Today we visit ‘Yimit Matwate’ (The mother of all villages) as Alqosh is commonly referred to. After a bright and early bus pick up from the hotel, we arrive at the ADM headquarters in Alqosh for an official welcoming and a short presentation on the current demographics of Alqosh.
From there, we make our way to an Assyrian Aid Society sponsored pharmacy that serves all of Alqosh and surrounding villages. The pharmacist here has recently migrated from Baghdad where he owned and operated a pharmacy. The current unstable situation of central Iraq has brought him to Alqosh. He is one of the few that are able to practice thier profession once migrating to a village, and he has AAS to thank for that. The pharmacy is well equipped, yet as he explains, they are lacking in funds and need our support. We are all thankful to have visited this pharmacy, which enabled us to witness first hand where the donations to AAS are allocated and how they are benefiting our people in the Homeland.

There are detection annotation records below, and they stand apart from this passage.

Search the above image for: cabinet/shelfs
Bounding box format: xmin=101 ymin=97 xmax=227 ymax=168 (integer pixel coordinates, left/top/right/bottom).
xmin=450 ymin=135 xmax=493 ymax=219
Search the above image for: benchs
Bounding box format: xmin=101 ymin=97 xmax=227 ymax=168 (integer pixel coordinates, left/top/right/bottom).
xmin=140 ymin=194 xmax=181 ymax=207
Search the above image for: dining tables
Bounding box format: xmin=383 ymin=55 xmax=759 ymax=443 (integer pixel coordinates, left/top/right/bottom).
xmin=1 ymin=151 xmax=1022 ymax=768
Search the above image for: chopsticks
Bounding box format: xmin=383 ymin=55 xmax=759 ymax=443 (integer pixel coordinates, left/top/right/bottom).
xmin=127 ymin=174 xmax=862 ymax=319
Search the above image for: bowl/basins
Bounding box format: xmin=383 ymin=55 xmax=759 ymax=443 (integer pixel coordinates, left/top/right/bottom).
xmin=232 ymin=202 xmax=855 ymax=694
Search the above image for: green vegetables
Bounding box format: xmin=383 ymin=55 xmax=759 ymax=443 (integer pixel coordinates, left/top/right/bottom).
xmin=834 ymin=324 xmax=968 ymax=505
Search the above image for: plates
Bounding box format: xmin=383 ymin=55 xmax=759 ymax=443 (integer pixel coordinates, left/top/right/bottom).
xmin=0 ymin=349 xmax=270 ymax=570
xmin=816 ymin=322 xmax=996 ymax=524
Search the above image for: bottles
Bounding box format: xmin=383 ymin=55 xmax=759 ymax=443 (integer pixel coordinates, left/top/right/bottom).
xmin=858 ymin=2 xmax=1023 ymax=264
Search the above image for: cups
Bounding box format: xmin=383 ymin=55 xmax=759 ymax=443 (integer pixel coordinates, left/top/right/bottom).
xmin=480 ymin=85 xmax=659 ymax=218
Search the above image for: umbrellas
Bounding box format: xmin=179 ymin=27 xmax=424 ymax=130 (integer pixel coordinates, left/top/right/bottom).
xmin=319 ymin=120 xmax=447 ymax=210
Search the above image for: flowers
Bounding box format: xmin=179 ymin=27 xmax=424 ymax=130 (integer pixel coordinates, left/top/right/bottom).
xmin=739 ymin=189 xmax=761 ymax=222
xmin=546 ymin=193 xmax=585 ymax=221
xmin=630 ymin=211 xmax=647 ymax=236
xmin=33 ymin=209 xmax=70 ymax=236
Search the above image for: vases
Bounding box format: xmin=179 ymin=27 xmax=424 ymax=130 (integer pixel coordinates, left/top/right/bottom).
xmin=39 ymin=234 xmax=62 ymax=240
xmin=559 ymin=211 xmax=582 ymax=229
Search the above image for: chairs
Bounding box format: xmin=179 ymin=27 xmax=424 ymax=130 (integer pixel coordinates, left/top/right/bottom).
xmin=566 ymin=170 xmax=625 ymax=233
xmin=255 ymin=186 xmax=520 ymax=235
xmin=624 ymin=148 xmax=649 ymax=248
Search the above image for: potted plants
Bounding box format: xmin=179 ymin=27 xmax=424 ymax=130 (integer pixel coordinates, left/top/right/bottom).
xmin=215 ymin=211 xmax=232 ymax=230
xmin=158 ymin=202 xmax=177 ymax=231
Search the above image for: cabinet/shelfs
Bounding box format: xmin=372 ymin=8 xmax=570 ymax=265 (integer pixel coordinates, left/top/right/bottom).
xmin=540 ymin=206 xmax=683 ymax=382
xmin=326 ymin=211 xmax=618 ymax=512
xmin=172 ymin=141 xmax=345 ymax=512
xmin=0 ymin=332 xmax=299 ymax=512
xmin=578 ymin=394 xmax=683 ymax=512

An afternoon walk through the alleys of Alqosh, that lead to beautiful old stone homes each with their own courtyard makes it apparent why this picturesque village with all it’s history and culture is called ‘yimit matwate’.
We make our way to one of the icons of Alqosh and Iraq’s most visited monastery, Rabban Hurmiz. The scenery is surreal from this 640 AD monastery, which is situated on top of a mountain. A tour leads us through some of the prayer rooms and alters carved within the mountain by the monks that lived here since the time it was built.
We break for lunch that is prepared by the wonderful Assyrian Women Union’s Ain Sifne branch. To call this meal lunch is an understatement; this was a feast of all the delicious Assyrian dishes of biryani, assortment of stews, BBQ fish and fresh lakhma d’tanoora (stone baked bread)! The love and hospitality of the people of Ain Sifne was immeasurable.
Last stop, Khinis. The ancient canal head leading to the dam of Sennacherib which was constructed in four stages from 702 BC to 688 BC. Upon the completion of the dam, canals, weirs and aqueducts, the king celebrated by decorating the canal head, Khinis with reliefs and cuneiform writings. What a breathtaking feeling to be standing under a carving of a great king!